**ENTRADAS PROPORCIONADAS**:
┌────────
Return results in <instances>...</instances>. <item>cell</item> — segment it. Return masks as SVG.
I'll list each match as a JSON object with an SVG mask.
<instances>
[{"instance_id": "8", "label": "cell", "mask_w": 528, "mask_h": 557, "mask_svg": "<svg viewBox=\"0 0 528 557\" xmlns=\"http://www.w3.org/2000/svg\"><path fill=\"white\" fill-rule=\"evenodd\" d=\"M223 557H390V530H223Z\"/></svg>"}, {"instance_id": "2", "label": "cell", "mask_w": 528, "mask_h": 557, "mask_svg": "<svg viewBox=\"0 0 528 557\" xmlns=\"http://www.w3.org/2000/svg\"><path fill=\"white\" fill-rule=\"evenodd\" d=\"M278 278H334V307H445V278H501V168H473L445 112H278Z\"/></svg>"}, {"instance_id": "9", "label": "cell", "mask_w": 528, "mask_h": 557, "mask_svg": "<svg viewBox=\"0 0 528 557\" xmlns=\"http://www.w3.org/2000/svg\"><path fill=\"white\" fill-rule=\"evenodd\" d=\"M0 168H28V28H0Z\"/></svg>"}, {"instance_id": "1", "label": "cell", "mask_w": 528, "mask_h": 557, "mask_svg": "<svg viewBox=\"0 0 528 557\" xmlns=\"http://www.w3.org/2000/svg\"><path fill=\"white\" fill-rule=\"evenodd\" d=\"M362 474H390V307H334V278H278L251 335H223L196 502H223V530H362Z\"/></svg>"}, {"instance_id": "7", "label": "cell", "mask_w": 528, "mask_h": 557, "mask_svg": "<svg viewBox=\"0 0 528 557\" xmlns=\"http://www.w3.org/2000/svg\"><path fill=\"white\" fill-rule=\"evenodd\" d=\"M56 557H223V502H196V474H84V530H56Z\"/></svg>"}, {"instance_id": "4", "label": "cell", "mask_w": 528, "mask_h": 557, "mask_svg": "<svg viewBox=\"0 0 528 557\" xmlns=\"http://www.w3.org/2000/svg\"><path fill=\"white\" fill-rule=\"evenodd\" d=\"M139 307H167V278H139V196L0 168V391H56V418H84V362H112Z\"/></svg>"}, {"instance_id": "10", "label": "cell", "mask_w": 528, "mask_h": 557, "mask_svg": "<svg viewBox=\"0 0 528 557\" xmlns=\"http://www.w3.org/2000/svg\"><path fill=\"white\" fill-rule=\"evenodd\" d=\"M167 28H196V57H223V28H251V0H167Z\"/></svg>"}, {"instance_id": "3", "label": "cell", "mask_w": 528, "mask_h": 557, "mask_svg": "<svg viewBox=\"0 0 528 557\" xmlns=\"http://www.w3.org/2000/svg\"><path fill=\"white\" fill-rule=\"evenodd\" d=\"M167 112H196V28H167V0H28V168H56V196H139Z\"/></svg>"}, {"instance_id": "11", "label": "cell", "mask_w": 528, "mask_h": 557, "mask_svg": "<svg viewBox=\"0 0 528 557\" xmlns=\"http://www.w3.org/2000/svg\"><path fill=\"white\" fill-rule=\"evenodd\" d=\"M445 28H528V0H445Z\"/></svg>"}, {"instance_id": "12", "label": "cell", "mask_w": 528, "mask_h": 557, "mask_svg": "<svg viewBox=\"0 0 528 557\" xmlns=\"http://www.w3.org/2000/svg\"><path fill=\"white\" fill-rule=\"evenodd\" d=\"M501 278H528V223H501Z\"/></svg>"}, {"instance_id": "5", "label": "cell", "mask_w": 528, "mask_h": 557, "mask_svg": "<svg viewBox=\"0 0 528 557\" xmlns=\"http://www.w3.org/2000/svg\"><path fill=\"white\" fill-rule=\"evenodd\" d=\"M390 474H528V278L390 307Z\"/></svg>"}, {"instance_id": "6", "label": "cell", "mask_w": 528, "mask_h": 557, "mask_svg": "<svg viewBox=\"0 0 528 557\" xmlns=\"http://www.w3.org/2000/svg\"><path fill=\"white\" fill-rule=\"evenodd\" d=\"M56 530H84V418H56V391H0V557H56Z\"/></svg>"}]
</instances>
└────────
Extrae del listado de arriba cada línea que contenga la cadena "instances". Ten en cuenta que se distingue entre mayúsculas y minúsculas.

Return results in <instances>...</instances>. <item>cell</item> — segment it. Return masks as SVG.
<instances>
</instances>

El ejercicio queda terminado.